Huang Guangyu, the richest man in China 10 years ago, is still behind bars serving a 14-year jail sentence. Xu Ming, a businessman with ties to disgraced Chongqing party boss Bo Xilai, died in prison two months before his scheduled release.
Xi’s hallmark anti-corruption campaign toppled many government officials but also frightened private business executives who had dealt with those corrupt officials.
The party’s declaration earlier this month that it had achieved a “crushing victory” in its efforts to stamp out corruption may signal an end, or at least a downgrading, of that campaign.
Since Xi launched the nationwide campaign in late 2012, more than 1.3 million party officials at various levels of government, from powerful “tigers” to low-ranking “flies”, have been caught.
But even if some of the practical issues facing the private sector can be removed, the contradiction between private ownership and the party’s basic ideology remains.
“No matter what the central authorities and top leaders say and promise to private business, they don’t touch the core problem, it’s actually lack of an institutional guarantee to protect private property rights,” said Liu Kaiming, head of the Shenzhen-based Institute of Contemporary Observation, which monitors working conditions and performance in hundreds of Chinese contract manufacturers.
“And the fears of being purged and having their assets confiscated have been soaring among business owners in the past few years, because economic and political policies have changed frequently and significantly,” he said.
Xu Xiaonian, a professor at the China Europe International Business School and a liberal economist, said in a speech that China must opt for “rule of law” instead of “rule by man” to provide effective protection for private businesses.
“What’s the best way to protect private property?

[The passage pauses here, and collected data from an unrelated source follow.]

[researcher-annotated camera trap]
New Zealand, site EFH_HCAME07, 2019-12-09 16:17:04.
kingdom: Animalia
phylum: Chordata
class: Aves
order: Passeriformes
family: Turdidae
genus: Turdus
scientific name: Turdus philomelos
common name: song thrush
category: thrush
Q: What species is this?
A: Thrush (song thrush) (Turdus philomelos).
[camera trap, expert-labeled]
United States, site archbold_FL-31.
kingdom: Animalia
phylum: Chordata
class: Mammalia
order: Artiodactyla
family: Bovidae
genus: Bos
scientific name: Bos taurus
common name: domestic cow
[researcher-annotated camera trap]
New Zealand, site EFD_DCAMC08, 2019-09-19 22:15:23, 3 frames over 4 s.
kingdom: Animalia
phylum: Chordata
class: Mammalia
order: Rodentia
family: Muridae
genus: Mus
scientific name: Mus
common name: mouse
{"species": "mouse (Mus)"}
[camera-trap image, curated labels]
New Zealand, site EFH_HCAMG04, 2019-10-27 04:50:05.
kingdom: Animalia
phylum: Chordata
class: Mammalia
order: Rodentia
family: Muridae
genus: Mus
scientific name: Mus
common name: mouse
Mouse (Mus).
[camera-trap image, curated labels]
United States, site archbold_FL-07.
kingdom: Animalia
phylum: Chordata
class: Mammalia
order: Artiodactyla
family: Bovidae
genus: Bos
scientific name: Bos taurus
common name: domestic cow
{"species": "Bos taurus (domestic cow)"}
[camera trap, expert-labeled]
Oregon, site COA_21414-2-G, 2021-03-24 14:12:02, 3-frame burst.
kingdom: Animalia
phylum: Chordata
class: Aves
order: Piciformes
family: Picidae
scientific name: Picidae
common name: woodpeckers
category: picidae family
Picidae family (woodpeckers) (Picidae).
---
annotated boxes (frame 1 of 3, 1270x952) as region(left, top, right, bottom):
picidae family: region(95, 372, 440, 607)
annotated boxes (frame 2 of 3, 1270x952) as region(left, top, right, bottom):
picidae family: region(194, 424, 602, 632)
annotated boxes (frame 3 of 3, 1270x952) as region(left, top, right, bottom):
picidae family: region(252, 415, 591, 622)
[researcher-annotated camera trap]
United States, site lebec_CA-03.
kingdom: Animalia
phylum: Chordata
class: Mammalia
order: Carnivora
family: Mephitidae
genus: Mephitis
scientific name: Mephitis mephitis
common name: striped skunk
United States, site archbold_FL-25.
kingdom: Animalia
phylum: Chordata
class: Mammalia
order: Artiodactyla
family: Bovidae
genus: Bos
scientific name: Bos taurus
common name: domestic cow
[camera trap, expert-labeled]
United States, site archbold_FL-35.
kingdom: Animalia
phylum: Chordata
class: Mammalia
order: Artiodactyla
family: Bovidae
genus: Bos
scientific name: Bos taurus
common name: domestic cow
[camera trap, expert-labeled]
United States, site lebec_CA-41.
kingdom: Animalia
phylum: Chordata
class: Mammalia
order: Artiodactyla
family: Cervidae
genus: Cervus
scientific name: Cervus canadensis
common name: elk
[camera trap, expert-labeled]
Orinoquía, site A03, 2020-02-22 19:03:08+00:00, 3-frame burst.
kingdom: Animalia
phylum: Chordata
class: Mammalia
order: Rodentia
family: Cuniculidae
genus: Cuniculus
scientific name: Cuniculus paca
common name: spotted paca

Rule of law,” he said, according to the transcript of his speech published on his school’s social media account on November 5. “Rule of law … offers better protection for private property than does government promises.”
Xu also called for China to shrink the state sector, cut taxes significantly, and deregulate industries. “But what about the likelihood that my advice would be taken [by the government]? Next to zero,” he said.